The sour-faced woman tossed her head in an exaggerated nod. He’d won her approval.
‘How much for this salt shaker?’
Michael took it out from the cabinet. The shaker was an electro-plated imitation of an eighteenth-century silver original. Anyone with taste would not have bought it. He sold it to her for two shillings and sixpence. He didn’t know whether it was a fair price, it was just the first figure to come into his head.

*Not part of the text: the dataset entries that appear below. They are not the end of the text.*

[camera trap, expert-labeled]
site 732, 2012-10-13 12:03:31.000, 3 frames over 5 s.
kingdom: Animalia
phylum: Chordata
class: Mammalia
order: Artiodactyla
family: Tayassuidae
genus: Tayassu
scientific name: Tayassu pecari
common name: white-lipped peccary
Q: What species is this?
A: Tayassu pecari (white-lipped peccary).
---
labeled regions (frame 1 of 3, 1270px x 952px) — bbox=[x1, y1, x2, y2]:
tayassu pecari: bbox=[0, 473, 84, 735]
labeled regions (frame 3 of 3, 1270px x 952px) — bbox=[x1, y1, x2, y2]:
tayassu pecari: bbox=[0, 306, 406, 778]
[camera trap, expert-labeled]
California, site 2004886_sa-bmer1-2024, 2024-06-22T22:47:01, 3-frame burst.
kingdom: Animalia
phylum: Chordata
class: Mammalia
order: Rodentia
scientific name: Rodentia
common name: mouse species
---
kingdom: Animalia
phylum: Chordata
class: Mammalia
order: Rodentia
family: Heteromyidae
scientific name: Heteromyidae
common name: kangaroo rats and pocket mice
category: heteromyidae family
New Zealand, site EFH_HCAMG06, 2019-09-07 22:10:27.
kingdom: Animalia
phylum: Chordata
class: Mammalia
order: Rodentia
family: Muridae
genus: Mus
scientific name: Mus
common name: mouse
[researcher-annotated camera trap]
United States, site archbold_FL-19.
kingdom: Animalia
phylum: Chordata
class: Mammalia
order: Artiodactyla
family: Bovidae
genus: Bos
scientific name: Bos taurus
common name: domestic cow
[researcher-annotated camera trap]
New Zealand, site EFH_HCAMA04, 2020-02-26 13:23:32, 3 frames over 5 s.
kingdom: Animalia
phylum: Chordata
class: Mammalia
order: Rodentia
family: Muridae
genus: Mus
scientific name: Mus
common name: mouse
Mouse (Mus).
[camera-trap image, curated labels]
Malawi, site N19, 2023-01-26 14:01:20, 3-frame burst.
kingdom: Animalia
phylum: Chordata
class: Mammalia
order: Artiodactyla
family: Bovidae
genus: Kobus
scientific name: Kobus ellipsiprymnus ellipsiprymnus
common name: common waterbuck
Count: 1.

They left shortly after. Michael stared at the open door. They were long gone by the time he closed it. He told himself there would be busier days once he made sure they believed he was from Holland. Tomorrow would be better.
That night he made himself a meal and listened to the fine strains coming from the wind-up gramophone. He had chosen Schubert – something soft and gentle to ease his troubled soul.
By the end of the week, the little cash drawer behind the counter held only a little silver and about two pounds’ worth of copper coins.
A typical customer was a man who called in wanting to retrieve a set of silver spoons given to him as a wedding present by his mother.